Source passage:
Public restrooms can be a tricky thing. You never know who’s going to use them, or what kind of crazy things might happen there. It’s a crapshoot, really. (Yes, that pun was very much intended.)
That said, everyone can agree that surprises in a public restroom are never, ever welcome. Whether it be a stinky mess that someone left behind or—gasp!—discovering that you have no choice but to use single-ply toilet paper, it’s a well-known fact that, when it comes to the lavatory, you want your experience to be as pleasant as possible.
Surely, anyone who uses the rest area at Yarra Bend Park in Melbourne, Australia, expects the same thing. There was one day, however, when a cleaner discovered something that nearly made them soil their britches…
Every day holds something new and exciting for the team at Parks Victoria in beautiful Australia. When a region is that full of incredible wildlife, you’re bound to run into surprises of all different sorts…
But even a hardened Aussie would be shocked to find what one park cleaner discovered! While trying to replace the rest area’s toilet paper in Melbourne’s Yarra Bend Park, they came face to face with quite the sight: an adorable little possum who had made himself a nest.

Data excerpts
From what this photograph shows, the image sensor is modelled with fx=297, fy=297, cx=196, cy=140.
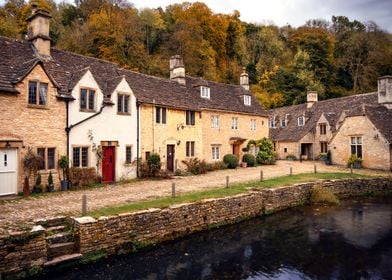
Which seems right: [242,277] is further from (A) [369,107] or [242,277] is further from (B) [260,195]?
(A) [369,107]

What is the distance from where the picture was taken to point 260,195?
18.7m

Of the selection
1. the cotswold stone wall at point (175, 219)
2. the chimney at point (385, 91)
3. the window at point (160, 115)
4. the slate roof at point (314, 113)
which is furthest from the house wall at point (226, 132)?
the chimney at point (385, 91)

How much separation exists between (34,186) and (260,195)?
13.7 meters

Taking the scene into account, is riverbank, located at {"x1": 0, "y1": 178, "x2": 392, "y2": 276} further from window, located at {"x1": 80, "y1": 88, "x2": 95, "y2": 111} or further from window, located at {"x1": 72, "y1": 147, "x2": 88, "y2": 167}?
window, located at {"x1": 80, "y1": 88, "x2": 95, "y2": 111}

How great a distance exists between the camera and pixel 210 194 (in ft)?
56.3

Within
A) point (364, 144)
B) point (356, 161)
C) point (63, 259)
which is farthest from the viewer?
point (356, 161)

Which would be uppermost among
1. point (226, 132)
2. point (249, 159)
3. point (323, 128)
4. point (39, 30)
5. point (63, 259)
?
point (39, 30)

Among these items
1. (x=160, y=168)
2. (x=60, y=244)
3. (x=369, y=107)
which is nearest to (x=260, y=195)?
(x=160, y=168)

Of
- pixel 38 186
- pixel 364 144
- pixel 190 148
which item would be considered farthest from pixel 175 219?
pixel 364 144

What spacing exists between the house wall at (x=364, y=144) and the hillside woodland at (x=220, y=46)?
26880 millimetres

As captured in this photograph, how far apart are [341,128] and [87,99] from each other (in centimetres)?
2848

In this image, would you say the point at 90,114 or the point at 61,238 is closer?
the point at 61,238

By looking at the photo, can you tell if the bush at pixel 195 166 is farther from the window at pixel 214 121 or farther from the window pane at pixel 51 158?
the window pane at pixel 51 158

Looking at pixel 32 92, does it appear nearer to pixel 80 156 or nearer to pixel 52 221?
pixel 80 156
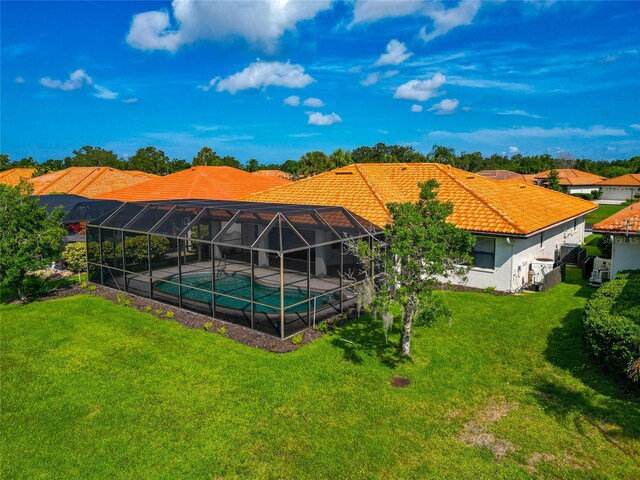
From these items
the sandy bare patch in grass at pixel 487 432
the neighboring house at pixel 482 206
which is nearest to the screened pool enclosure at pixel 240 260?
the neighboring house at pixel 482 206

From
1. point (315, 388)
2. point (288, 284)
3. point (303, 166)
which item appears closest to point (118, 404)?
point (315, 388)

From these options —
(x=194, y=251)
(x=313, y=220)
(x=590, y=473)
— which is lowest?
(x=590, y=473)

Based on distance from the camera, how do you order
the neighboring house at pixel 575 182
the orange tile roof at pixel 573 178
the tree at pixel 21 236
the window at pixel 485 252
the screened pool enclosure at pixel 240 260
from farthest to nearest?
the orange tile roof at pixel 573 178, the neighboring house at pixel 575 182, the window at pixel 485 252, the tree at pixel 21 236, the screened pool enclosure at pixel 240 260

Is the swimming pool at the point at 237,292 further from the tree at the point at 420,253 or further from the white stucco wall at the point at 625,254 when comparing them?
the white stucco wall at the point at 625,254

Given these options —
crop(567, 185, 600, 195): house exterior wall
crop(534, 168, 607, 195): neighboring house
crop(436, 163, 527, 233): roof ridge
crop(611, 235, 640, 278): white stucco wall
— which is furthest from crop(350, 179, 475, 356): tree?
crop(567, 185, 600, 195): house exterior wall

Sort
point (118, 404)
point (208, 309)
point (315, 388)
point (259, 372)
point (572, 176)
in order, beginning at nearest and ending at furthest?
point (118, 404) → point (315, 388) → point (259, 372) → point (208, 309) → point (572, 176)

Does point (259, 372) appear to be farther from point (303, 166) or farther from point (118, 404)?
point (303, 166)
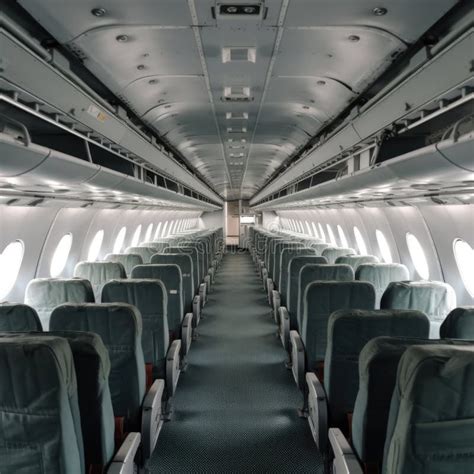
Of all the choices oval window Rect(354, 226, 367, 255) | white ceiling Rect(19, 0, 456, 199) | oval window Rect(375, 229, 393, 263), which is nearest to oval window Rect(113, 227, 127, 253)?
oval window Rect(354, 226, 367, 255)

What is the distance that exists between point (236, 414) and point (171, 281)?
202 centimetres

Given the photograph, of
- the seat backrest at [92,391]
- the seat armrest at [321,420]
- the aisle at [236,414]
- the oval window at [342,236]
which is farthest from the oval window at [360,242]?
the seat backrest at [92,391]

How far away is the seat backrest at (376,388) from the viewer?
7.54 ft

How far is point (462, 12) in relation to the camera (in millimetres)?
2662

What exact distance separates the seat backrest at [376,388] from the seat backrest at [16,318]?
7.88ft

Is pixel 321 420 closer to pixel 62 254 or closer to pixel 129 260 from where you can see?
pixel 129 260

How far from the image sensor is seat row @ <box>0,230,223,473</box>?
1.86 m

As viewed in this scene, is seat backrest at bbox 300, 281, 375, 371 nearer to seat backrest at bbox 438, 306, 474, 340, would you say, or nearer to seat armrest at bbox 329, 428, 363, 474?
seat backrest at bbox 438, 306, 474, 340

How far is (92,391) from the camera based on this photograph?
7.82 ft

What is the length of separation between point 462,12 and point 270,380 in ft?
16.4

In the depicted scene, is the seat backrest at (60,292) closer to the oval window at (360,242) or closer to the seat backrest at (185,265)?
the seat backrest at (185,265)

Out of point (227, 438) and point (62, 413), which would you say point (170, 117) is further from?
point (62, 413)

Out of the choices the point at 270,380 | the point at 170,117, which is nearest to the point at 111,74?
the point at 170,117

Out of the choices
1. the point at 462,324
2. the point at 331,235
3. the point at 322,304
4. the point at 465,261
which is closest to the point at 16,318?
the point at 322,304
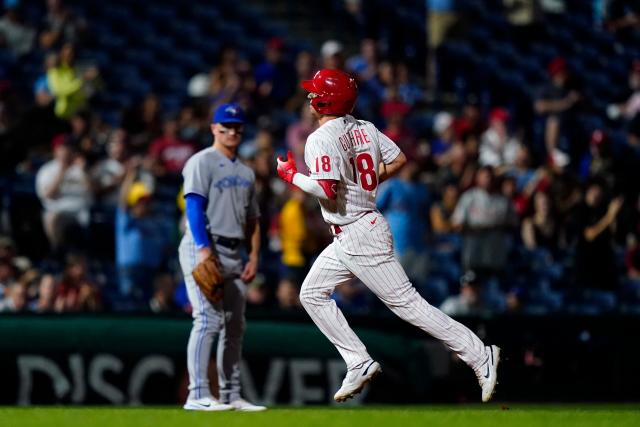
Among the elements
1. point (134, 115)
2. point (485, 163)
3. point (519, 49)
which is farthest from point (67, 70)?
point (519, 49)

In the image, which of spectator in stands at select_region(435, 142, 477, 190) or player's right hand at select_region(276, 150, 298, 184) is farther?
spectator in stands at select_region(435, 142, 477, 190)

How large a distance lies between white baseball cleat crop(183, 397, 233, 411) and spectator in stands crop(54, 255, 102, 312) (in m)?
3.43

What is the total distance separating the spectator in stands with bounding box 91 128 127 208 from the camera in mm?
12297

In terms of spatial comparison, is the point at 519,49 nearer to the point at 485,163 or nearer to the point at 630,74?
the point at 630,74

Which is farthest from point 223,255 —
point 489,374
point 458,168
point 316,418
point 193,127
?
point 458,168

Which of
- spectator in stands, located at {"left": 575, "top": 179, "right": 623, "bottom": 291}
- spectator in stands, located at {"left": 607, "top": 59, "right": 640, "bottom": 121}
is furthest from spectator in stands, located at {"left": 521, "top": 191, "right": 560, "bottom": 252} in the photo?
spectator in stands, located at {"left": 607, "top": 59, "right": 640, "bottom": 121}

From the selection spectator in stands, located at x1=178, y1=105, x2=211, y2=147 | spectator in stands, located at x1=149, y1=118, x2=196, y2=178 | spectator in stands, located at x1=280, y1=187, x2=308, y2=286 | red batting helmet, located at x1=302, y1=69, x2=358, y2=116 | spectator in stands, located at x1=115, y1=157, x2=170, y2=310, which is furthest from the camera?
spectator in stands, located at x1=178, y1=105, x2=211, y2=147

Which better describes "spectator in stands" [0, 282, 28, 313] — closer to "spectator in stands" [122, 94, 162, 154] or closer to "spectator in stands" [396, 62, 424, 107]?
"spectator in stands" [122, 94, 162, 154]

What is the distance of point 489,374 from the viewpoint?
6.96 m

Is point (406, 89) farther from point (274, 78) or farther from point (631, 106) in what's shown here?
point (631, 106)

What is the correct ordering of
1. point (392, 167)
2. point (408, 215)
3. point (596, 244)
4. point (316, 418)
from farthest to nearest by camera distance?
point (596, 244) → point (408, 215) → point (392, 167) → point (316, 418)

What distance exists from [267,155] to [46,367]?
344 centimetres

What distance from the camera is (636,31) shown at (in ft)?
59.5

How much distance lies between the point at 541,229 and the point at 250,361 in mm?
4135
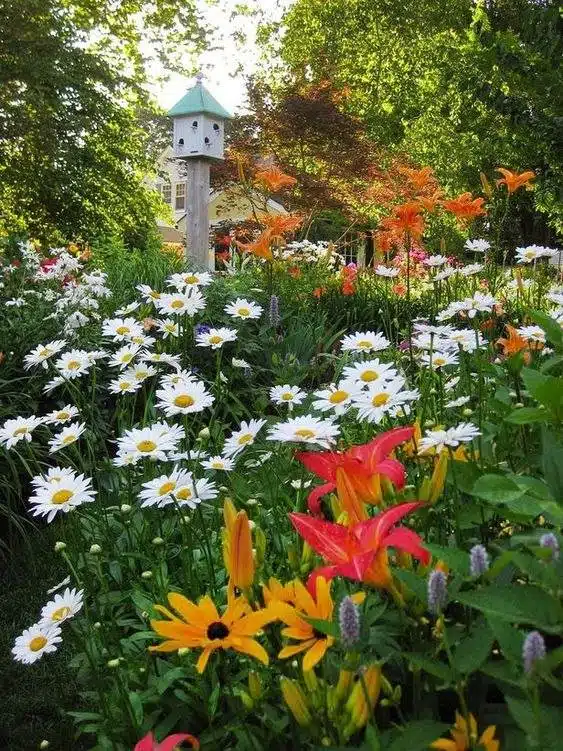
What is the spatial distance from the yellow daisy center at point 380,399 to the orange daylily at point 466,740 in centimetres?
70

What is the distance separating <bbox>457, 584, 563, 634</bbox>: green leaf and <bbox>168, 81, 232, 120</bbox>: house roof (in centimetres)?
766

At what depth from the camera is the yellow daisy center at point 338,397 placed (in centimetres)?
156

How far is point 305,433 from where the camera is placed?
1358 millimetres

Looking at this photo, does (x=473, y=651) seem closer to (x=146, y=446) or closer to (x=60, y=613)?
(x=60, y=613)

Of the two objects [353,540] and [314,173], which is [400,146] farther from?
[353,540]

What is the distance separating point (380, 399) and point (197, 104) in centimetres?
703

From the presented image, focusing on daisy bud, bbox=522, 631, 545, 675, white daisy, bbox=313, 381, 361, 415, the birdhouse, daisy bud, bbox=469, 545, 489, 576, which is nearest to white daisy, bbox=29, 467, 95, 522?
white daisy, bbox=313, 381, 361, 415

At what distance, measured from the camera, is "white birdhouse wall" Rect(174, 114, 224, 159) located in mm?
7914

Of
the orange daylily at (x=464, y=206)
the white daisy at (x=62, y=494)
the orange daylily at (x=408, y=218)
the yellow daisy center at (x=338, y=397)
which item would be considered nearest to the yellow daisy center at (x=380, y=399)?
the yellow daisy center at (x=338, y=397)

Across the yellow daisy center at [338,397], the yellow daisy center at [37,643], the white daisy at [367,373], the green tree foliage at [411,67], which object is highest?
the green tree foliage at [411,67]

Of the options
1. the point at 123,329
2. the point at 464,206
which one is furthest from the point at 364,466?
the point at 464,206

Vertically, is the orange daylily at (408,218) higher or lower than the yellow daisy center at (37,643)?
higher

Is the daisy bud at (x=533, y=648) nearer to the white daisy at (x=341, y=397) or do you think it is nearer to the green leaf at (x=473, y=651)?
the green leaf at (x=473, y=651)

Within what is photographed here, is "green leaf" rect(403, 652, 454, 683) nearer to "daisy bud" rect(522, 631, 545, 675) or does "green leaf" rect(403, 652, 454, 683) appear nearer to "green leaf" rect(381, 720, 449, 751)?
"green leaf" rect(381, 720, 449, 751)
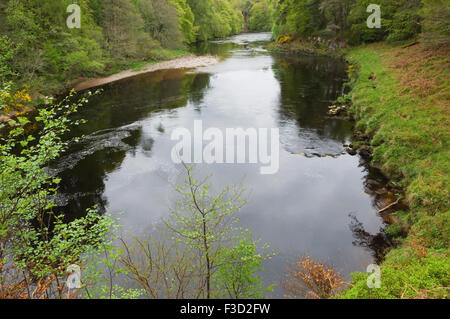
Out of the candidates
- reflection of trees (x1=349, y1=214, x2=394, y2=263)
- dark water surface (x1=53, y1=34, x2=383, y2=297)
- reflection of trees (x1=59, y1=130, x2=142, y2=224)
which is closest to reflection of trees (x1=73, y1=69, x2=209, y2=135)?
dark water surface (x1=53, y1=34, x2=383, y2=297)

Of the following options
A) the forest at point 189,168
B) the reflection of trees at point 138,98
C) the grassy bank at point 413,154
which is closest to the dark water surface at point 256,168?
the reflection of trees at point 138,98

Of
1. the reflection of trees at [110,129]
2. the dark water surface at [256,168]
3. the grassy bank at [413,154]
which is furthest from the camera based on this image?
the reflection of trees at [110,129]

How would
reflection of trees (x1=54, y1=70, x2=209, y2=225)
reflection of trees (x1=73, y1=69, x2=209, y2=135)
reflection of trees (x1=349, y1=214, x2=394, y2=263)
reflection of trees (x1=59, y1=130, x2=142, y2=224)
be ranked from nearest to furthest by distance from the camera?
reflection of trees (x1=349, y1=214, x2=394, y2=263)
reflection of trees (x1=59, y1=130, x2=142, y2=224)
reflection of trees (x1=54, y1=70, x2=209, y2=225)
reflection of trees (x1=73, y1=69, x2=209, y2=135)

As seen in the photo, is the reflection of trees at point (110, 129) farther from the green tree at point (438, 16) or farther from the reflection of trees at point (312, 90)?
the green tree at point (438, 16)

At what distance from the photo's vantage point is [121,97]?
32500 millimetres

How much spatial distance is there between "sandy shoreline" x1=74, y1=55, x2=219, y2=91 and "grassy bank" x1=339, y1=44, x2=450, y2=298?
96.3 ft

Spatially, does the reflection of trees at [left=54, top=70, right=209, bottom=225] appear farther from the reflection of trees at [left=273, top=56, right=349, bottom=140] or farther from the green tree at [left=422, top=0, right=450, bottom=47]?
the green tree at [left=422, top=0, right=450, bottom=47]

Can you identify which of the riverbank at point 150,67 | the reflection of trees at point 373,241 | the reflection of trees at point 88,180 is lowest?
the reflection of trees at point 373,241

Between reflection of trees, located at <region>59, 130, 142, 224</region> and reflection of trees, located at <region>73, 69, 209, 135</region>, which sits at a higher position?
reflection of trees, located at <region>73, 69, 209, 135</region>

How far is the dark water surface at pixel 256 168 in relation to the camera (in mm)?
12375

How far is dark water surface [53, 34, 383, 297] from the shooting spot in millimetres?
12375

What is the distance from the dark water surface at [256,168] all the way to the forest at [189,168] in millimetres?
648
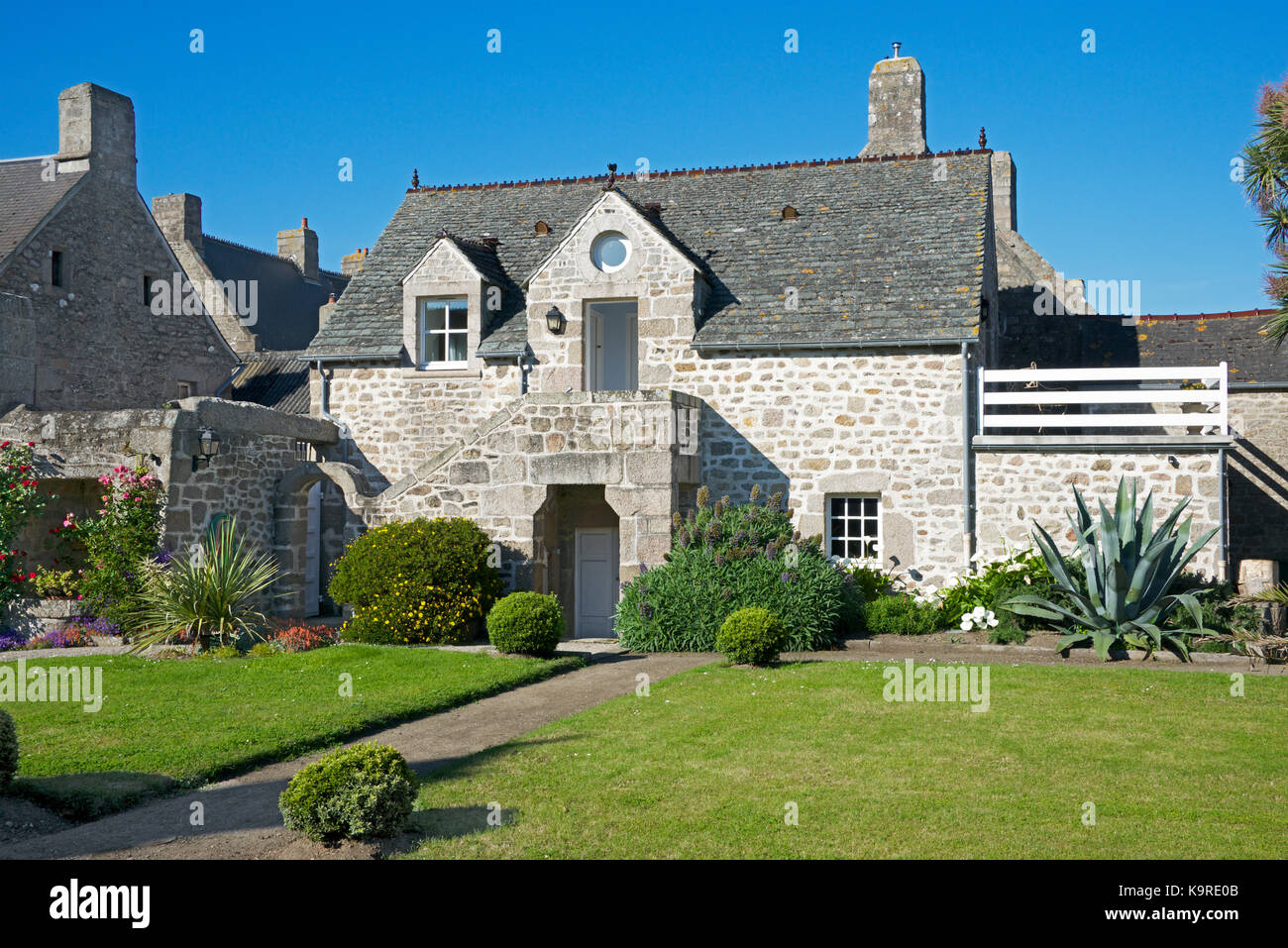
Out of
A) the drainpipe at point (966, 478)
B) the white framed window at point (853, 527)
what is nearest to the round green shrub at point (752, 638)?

Task set:
**1)** In the restroom article, what was the park cleaner trying to do when they came upon the possum?
**2)** Reproduce the restroom article word for word from "Public restrooms can" to "very much intended.)".

Results of the exercise:
**1)** Replace the rest area's toilet paper.

**2)**
Public restrooms can be a tricky thing. You never know who’s going to use them, or what kind of crazy things might happen there. It’s a crapshoot, really. (Yes, that pun was very much intended.)